What began as a subtle shift away from the claim that man-made global warming is not a threat to the planet has lately turned into a stampede. The latest attempt to deny denial comes from the conservative American Legislative Exchange Council, a powerful group that pushes for states to pass laws that are often drafted by industry. As my Post colleagues Tom Hamburger, Joby Warrick and Chris Mooney report, ALEC is not only insisting that it doesn’t deny climate change — it’s threatening to sue those who suggest otherwise. [...] To be sure, this is a tactical retreat, and you shouldn’t expect conservative groups to start lining up in favor of a carbon tax. Rather, they’re resorting to more defensible arguments that don’t make them sound like flat-earthers.
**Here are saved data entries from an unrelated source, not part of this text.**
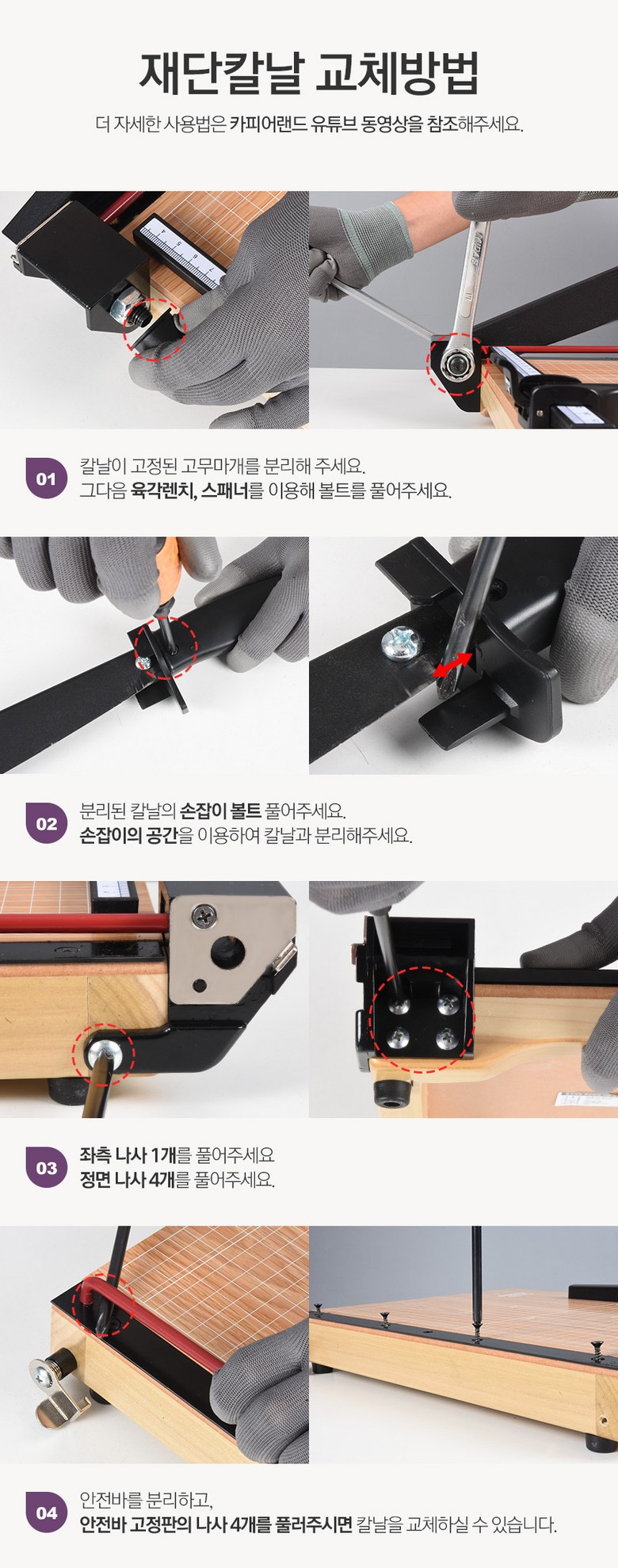 재단칼날 교체방법

더 자세한 사용법은 카피어랜드 유튜브 동영상을 참조해주세요.

01

칼날이 고정된 고무마개를 분리해 주세요.
그다음 육각렌치, 스패너를 이용해 볼트를 풀어주세요.

02

분리된 칼날의 손잡이 볼트 풀어주세요.
손잡이의 공간을 이용하여 칼날과 분리해주세요.

03

좌측 나사 1개를 풀어주세요
정면 나사 4개를 풀어주세요.

04

안전바를 분리하고,
안전바 고정판의 나사 4개를 풀러주시면 칼날을 교체하실 수 있습니다.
My Post colleagues quoted energy lobbyist Scott Segal saying that “the science issue just isn’t as salient as it once was.” Instead, Segal talks about the cost and viability of proposed regulations.
It’s likely no coincidence that the shift is occurring as the Obama administration approaches a June target to finalize rules on power-plant emissions. Those who oppose regulation are wise to abandon a position that holds little public appeal; a healthy majority of Americans accept that global warming is real, and a New York Times poll earlier this year found that even half of Republicans support government action to address it.
On a final note,
Catherine Rampell at The Washington Post looks at wage growth:
The crucial missing component of good news today, of course, is wages. Wage and salary growth have been pitifully slow in an economic expansion almost at its sixth birthday, and compensation still has not recovered the ground lost during the “Great Recession.” The most recent data available show that the median U.S. household still earns less than its counterpart did at the turn of the century, after adjusting for inflation.
But there are signs we may finally be turning a corner. You may have to squint to see them, but they’re there: in the otherwise mediocre March jobs report, in surveys about compensation expectations, and in tangible wage gains at the bottom of the income distribution. [...] In surveys, consumers and employers have become increasingly likely to say they expect compensation to rise in the coming months.